Repeat the data in full. Drop every picture.
-------- The records --------
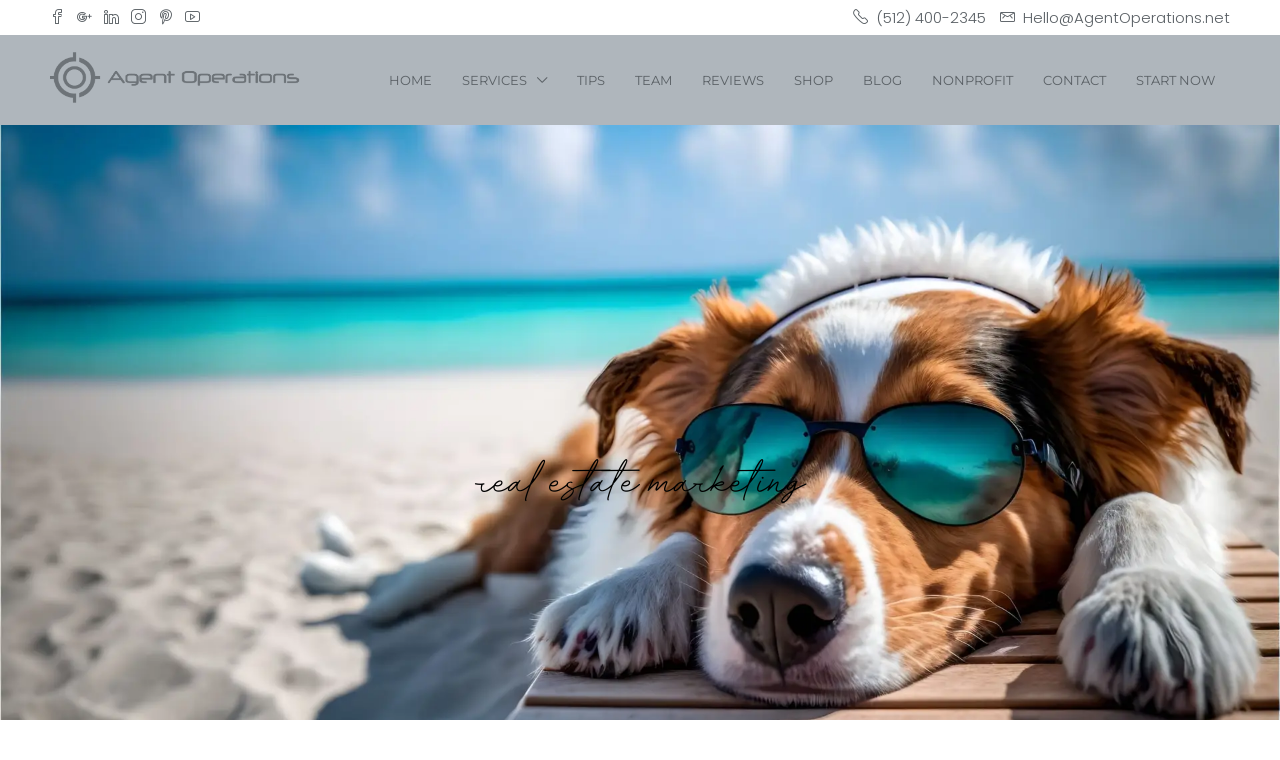

--- FILE ---
content_type: text/css
request_url: https://agentoperations.net/wp-content/uploads/elementor/css/post-10919.css?ver=1769155030
body_size: -81
content:
.elementor-10919 .elementor-element.elementor-element-2d8e926:not(.elementor-motion-effects-element-type-background), .elementor-10919 .elementor-element.elementor-element-2d8e926 > .elementor-motion-effects-container > .elementor-motion-effects-layer{background-image:url("https://agentoperations.net/wp-content/uploads/2023/07/AdobeStock_559250687-Agent-Operations-Real-Estate-Marketing-and-Transaction-Management-Real-Estate-Training-Real-Estate-Coaching-Realtor-Marketing-scaled.webp");background-position:center center;background-size:cover;}.elementor-10919 .elementor-element.elementor-element-2d8e926 > .elementor-background-overlay{background-color:var( --e-global-color-eef24ec );opacity:0.3;transition:background 0.3s, border-radius 0.3s, opacity 0.3s;}.elementor-10919 .elementor-element.elementor-element-2d8e926 > .elementor-container{max-width:1360px;}.elementor-10919 .elementor-element.elementor-element-2d8e926{transition:background 0.3s, border 0.3s, border-radius 0.3s, box-shadow 0.3s;}.elementor-10919 .elementor-element.elementor-element-e15df7b{text-align:center;}.elementor-10919 .elementor-element.elementor-element-489bcbf{--spacer-size:25px;}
--------
§ Response
--- FILE ---
content_type: text/css
request_url: https://agentoperations.net/wp-content/uploads/elementor/css/post-10919.css?ver=1769155030
body_size: -81
content:
.elementor-10919 .elementor-element.elementor-element-2d8e926:not(.elementor-motion-effects-element-type-background), .elementor-10919 .elementor-element.elementor-element-2d8e926 > .elementor-motion-effects-container > .elementor-motion-effects-layer{background-image:url("https://agentoperations.net/wp-content/uploads/2023/07/AdobeStock_559250687-Agent-Operations-Real-Estate-Marketing-and-Transaction-Management-Real-Estate-Training-Real-Estate-Coaching-Realtor-Marketing-scaled.webp");background-position:center center;background-size:cover;}.elementor-10919 .elementor-element.elementor-element-2d8e926 > .elementor-background-overlay{background-color:var( --e-global-color-eef24ec );opacity:0.3;transition:background 0.3s, border-radius 0.3s, opacity 0.3s;}.elementor-10919 .elementor-element.elementor-element-2d8e926 > .elementor-container{max-width:1360px;}.elementor-10919 .elementor-element.elementor-element-2d8e926{transition:background 0.3s, border 0.3s, border-radius 0.3s, box-shadow 0.3s;}.elementor-10919 .elementor-element.elementor-element-e15df7b{text-align:center;}.elementor-10919 .elementor-element.elementor-element-489bcbf{--spacer-size:25px;}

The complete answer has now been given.